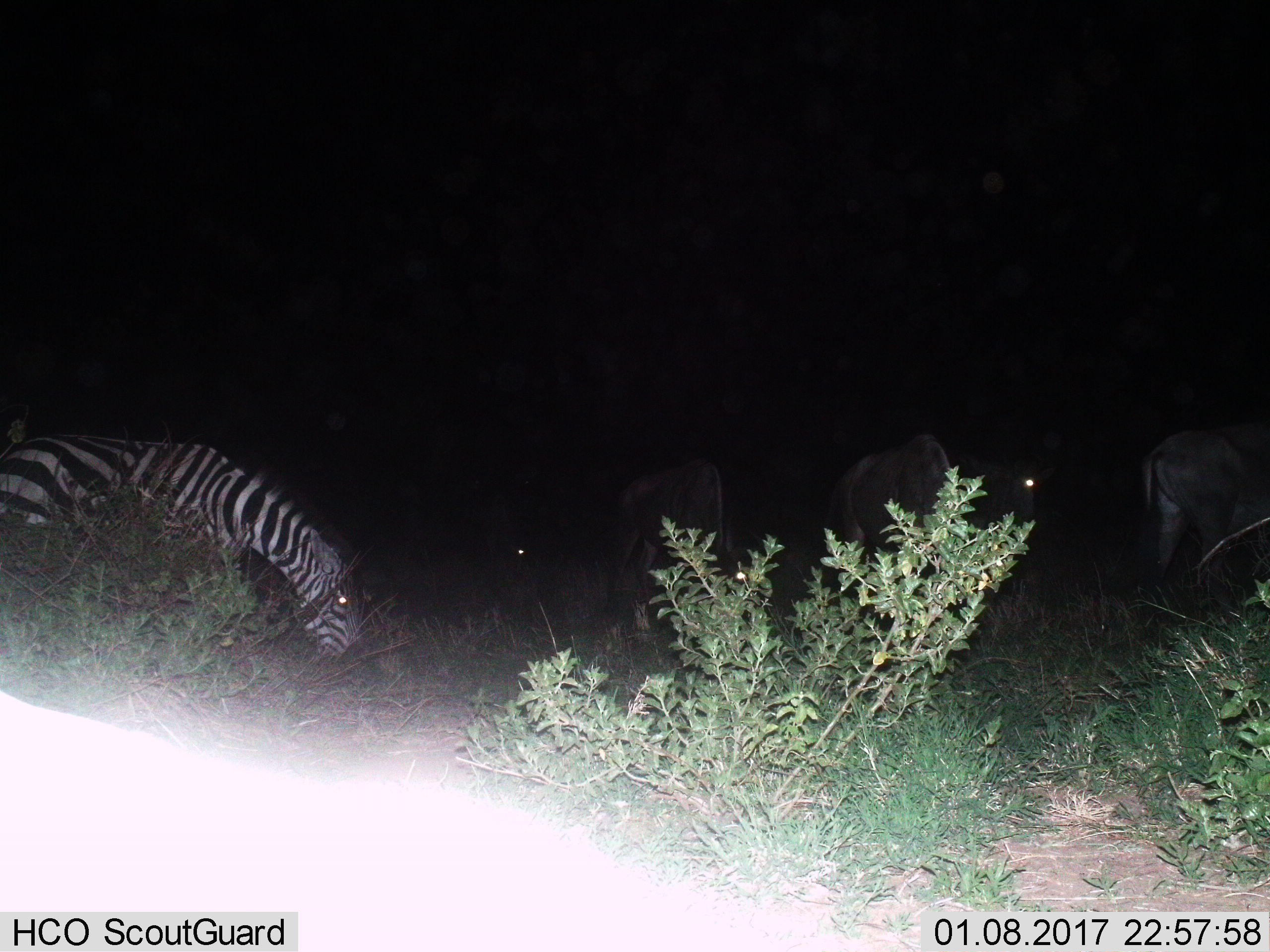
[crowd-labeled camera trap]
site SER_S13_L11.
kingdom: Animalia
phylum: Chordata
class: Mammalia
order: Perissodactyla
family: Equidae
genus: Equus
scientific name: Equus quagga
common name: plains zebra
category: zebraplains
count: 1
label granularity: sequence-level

────────────────────

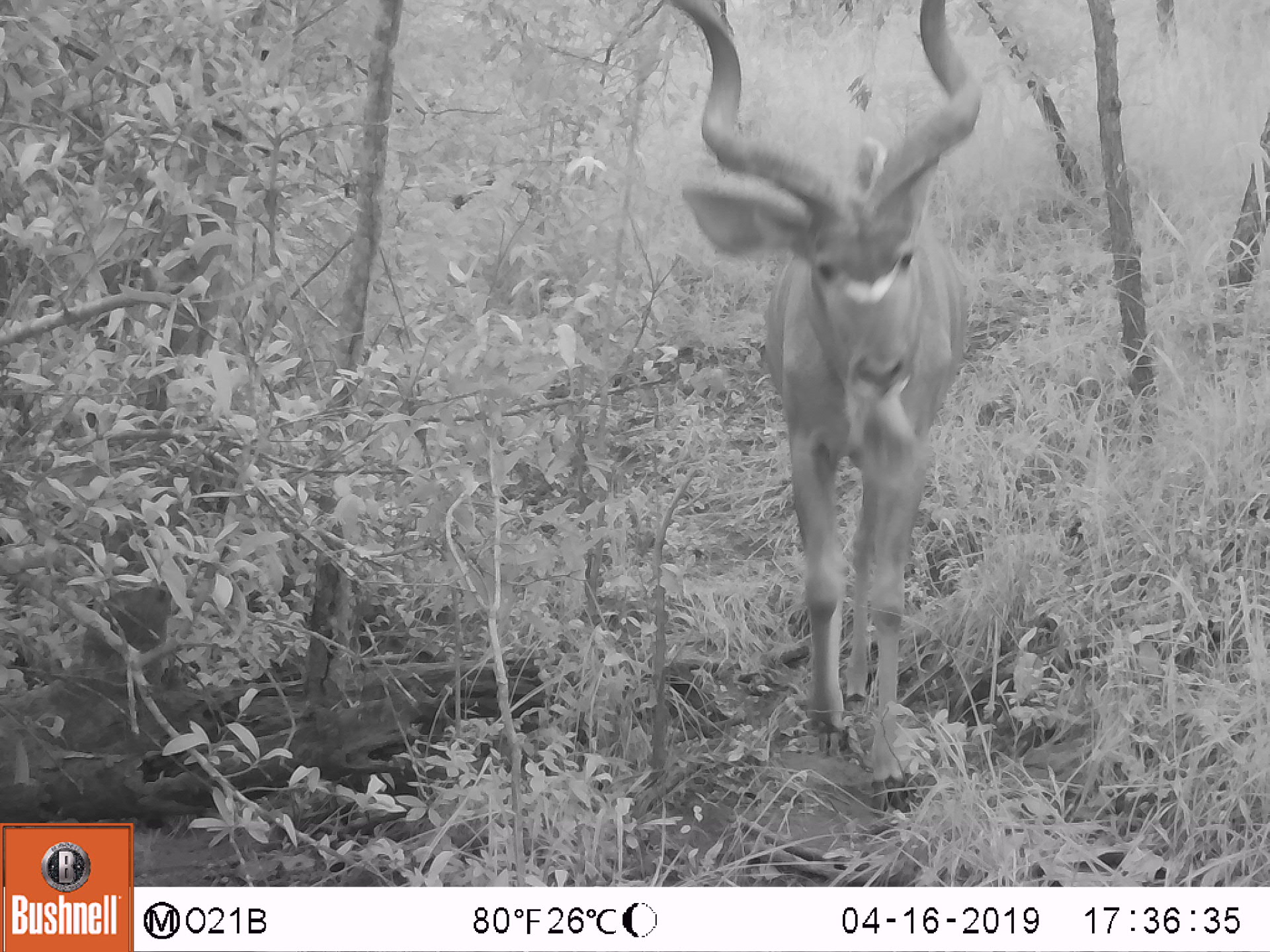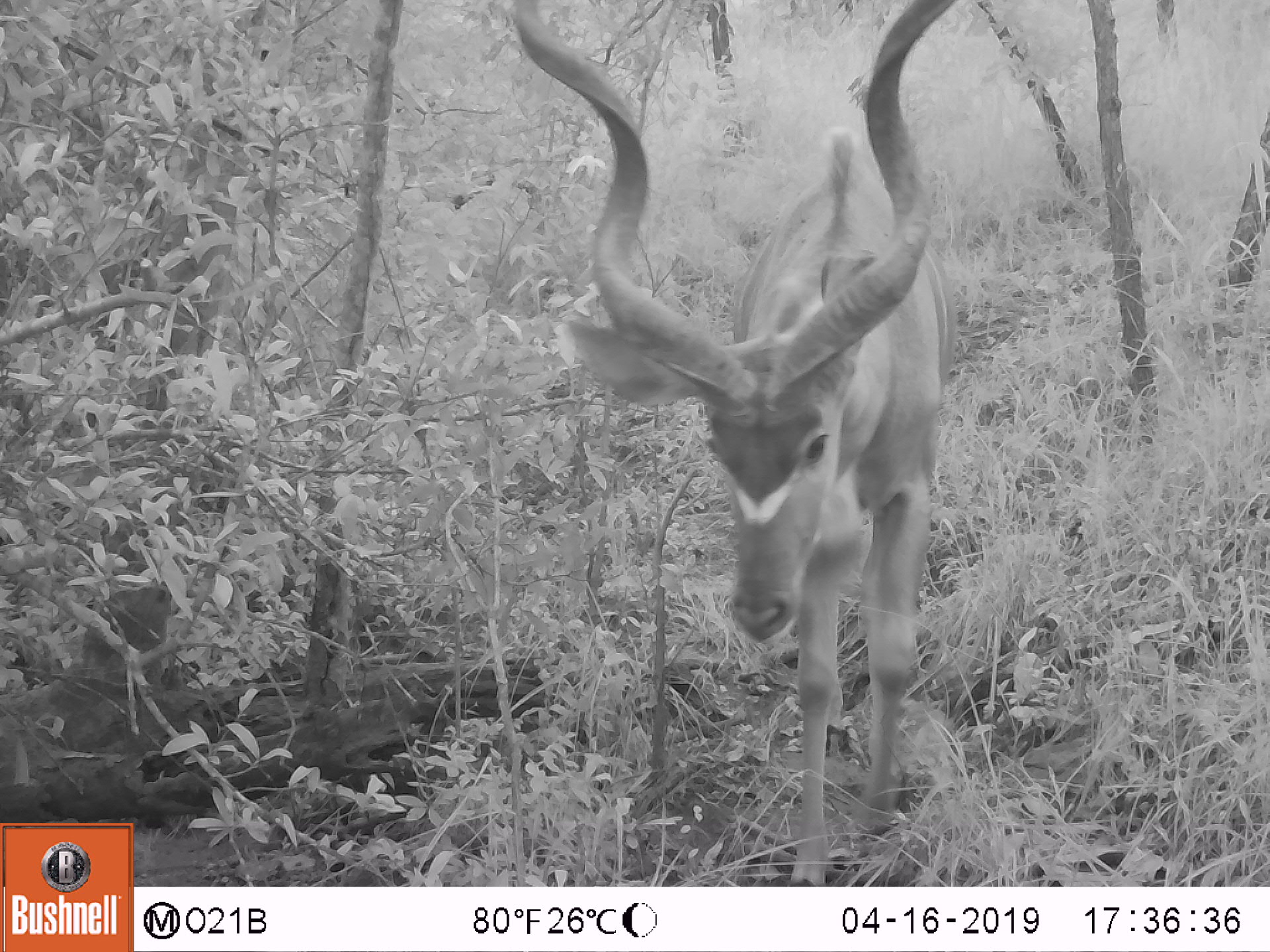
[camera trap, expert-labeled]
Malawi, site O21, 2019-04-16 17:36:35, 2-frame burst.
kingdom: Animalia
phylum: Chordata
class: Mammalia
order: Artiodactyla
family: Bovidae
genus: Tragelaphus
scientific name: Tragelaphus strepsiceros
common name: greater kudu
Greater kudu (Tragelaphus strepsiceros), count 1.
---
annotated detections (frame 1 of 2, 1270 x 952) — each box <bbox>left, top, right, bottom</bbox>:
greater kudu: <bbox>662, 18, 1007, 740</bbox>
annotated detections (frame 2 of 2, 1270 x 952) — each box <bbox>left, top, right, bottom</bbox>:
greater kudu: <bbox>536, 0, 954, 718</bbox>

────────────────────

WHAT TO DO: Check each line of the listing for "labeled", and copy the ones that hold it.

OUTPUT FOR THIS TASK:
[crowd-labeled camera trap]
[camera trap, expert-labeled]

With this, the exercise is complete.